___ MATERIAL SUPPLIED ___

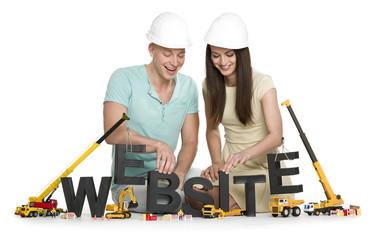 Website under construction: Joyful man and woman building websit
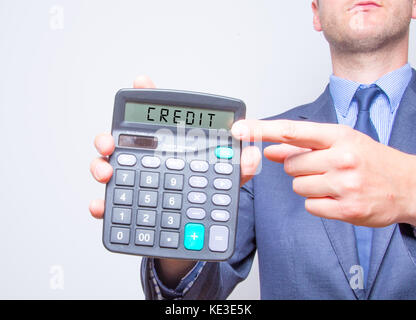 Young businessman pointing on calculator. Taxes business concept Calculator with CREDIT on display white background. - Stock Photo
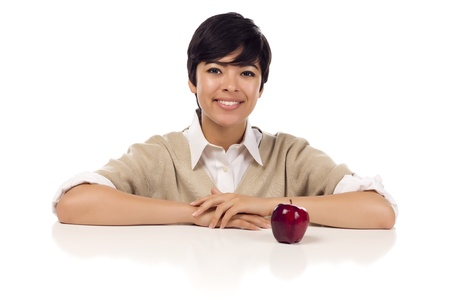 chinese adult: Smiling Mixed Race Young Adult Female Sitting at White Table with Apple Isolated on a White Background.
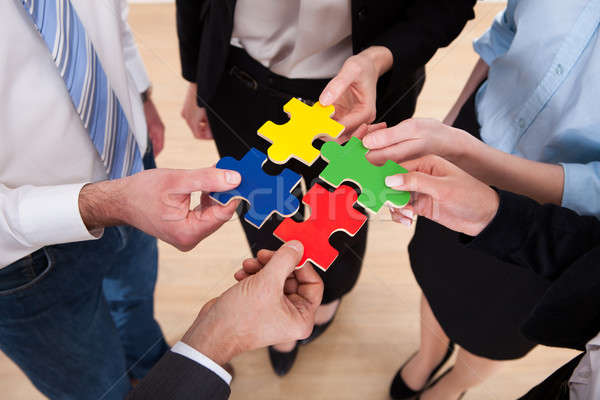 Businesspeople Assembling Jigsaw Puzzle Stock photo © AndreyPopov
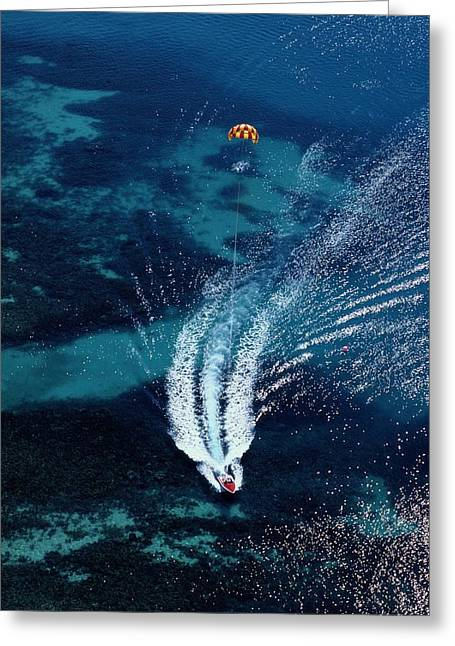 An Aerial View Of A Motorboat Towing Greeting Card by Paul Chesley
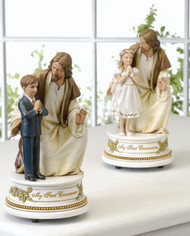 "Musical Jesus and Boy/Girl Child Figurines that play ""The Lord's Prayer"". Dimensions: 7.25""H x  3.75""W x 3.75""D. Gift Boxed"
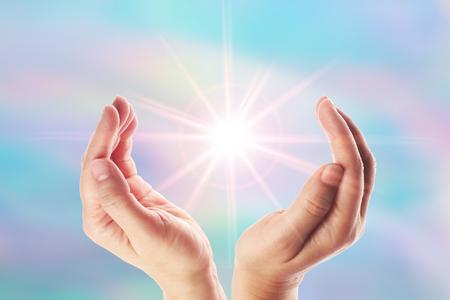 Foto de Healing hands with bright sunburst on rainbow background - Imagen libre de derechos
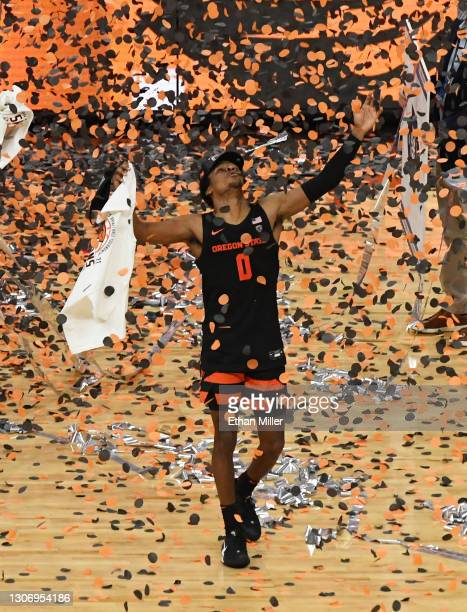 Gianni Hunt of the Oregon State Beavers celebrates the team's 70-68 victory over the Colorado Buffaloes to win the championship game of the Pac-12...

___

→ **EXERCISE DIRECTIONS**
The whole listing must be restated word for word. Leave out any pictures.

→ **RESULT BELOW**
 Website under construction: Joyful man and woman building websit
 Young businessman pointing on calculator. Taxes business concept Calculator with CREDIT on display white background. - Stock Photo
 chinese adult: Smiling Mixed Race Young Adult Female Sitting at White Table with Apple Isolated on a White Background.
 Businesspeople Assembling Jigsaw Puzzle Stock photo © AndreyPopov
 An Aerial View Of A Motorboat Towing Greeting Card by Paul Chesley
 "Musical Jesus and Boy/Girl Child Figurines that play ""The Lord's Prayer"". Dimensions: 7.25""H x  3.75""W x 3.75""D. Gift Boxed"
 Foto de Healing hands with bright sunburst on rainbow background - Imagen libre de derechos
 Gianni Hunt of the Oregon State Beavers celebrates the team's 70-68 victory over the Colorado Buffaloes to win the championship game of the Pac-12...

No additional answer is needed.